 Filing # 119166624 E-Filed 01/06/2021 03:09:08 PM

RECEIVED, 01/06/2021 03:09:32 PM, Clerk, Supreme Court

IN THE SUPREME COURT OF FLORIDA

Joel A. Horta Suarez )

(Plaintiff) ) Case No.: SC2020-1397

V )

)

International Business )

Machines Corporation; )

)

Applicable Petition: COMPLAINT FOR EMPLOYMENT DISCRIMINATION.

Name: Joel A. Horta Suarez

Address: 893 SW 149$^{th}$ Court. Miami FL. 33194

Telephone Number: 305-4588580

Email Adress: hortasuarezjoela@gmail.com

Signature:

—————

__Problem requirements__: To complete the exercise, print all of the entries exactly.

__Reply to the task__:
 Filing # 119166624 E-Filed 01/06/2021 03:09:08 PM

RECEIVED, 01/06/2021 03:09:32 PM, Clerk, Supreme Court

IN THE SUPREME COURT OF FLORIDA

Joel A. Horta Suarez )

(Plaintiff) ) Case No.: SC2020-1397

V )

)

International Business )

Machines Corporation; )

)

Applicable Petition: COMPLAINT FOR EMPLOYMENT DISCRIMINATION.

Name: Joel A. Horta Suarez

Address: 893 SW 149$^{th}$ Court. Miami FL. 33194

Telephone Number: 305-4588580

Email Adress: hortasuarezjoela@gmail.com

Signature:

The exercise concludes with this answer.